The .NET CLR also uses exact type information techniques, since parametric arguments are fully unboxed on the stack and in objects.

Thanks for the GC links.

Thanks for the GC links. I'll check them out and see whether my design of two years ago needs an infusion of new ideas.

Damn, those TIL guys already

Damn, those TIL guys already thought of my idea. I'll have to read more closely. By runtime type reconstruction, do they mean walking the stack to determine the type parameters for a particular method invocation?

This is pretty much the

This is pretty much the standard approach taken by all modern JVMs, though the stack frame layout usually isn't a fully reified object, but just a pile off bits hanging of the executable code somewhere in the VM. One complication is that the single stack frame has many different points in its code that it may be interrupted (i.e. safepoints), and each may have a different set of live values, thus requiring a mapping from program counter location to a refmap for registers and stack spill slots.

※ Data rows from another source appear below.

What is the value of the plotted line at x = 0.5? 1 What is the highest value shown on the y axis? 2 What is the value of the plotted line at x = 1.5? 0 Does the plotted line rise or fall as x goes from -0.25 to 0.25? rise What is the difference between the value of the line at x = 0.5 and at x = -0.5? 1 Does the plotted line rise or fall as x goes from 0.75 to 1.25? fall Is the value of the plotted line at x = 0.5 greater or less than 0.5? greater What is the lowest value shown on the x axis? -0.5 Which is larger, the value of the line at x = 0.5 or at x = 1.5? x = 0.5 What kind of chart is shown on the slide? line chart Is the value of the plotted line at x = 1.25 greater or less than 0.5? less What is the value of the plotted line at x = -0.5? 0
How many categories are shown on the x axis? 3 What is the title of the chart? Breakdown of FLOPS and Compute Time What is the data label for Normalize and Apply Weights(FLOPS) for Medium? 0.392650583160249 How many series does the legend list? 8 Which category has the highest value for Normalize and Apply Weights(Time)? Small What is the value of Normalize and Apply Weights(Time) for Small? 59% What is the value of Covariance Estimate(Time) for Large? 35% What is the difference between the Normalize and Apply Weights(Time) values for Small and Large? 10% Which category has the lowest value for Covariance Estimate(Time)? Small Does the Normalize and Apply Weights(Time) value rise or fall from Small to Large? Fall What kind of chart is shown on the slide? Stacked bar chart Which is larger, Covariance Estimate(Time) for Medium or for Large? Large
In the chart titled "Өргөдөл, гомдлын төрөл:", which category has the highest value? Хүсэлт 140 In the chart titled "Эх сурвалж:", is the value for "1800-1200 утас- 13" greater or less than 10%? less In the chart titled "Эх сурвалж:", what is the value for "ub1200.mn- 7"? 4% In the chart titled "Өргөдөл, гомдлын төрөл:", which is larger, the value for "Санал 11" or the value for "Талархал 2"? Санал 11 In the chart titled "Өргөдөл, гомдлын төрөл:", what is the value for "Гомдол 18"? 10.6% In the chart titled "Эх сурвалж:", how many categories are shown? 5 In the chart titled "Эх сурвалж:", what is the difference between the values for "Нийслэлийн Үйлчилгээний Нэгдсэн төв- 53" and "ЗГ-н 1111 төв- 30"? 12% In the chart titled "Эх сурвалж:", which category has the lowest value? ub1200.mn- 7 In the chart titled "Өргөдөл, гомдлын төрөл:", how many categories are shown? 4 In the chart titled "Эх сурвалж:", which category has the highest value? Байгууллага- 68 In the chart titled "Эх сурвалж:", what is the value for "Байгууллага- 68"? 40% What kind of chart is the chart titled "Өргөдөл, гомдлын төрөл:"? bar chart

Of course JVMs don't have to deal with parametric polymorphism, so no passing of explicit type parameters is necessary.

Static map

One complication is that the single stack frame has many different points in its code that it may be interrupted (i.e. safepoints), and each may have a different set of live values, thus requiring a mapping from program counter location to a refmap for registers and stack spill slots.

Well, one maps the return address (return program counter) of the frame above to the set of live values (or current program counter for top-of-stack). But that mapping may still be computed statically.